Copy the following listing word for word, keeping every line in its original order.

:::

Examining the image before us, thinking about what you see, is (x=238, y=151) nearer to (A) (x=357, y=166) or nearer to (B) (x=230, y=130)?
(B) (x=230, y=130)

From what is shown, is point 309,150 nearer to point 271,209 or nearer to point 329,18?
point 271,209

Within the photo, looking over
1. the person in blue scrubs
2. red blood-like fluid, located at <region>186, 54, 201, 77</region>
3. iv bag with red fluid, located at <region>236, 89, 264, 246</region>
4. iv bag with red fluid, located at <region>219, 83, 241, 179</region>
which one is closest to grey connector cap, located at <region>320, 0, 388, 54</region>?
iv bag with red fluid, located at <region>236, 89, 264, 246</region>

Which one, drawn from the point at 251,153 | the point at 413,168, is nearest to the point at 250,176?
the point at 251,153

:::

TASK RESULT —
Examining the image before us, thinking about what you see, is (x=238, y=151) nearer to (A) (x=357, y=166) or nearer to (B) (x=230, y=130)?
(B) (x=230, y=130)

From what is shown, is point 309,150 nearer to point 271,209 or nearer to point 329,18?
point 271,209

Within the photo, looking over
1. the person in blue scrubs
2. red blood-like fluid, located at <region>186, 54, 201, 77</region>
3. iv bag with red fluid, located at <region>236, 89, 264, 246</region>
4. iv bag with red fluid, located at <region>219, 83, 241, 179</region>
which one is closest to grey connector cap, located at <region>320, 0, 388, 54</region>?
iv bag with red fluid, located at <region>236, 89, 264, 246</region>

Which one, drawn from the point at 251,153 | the point at 413,168, is nearest to the point at 250,176?
the point at 251,153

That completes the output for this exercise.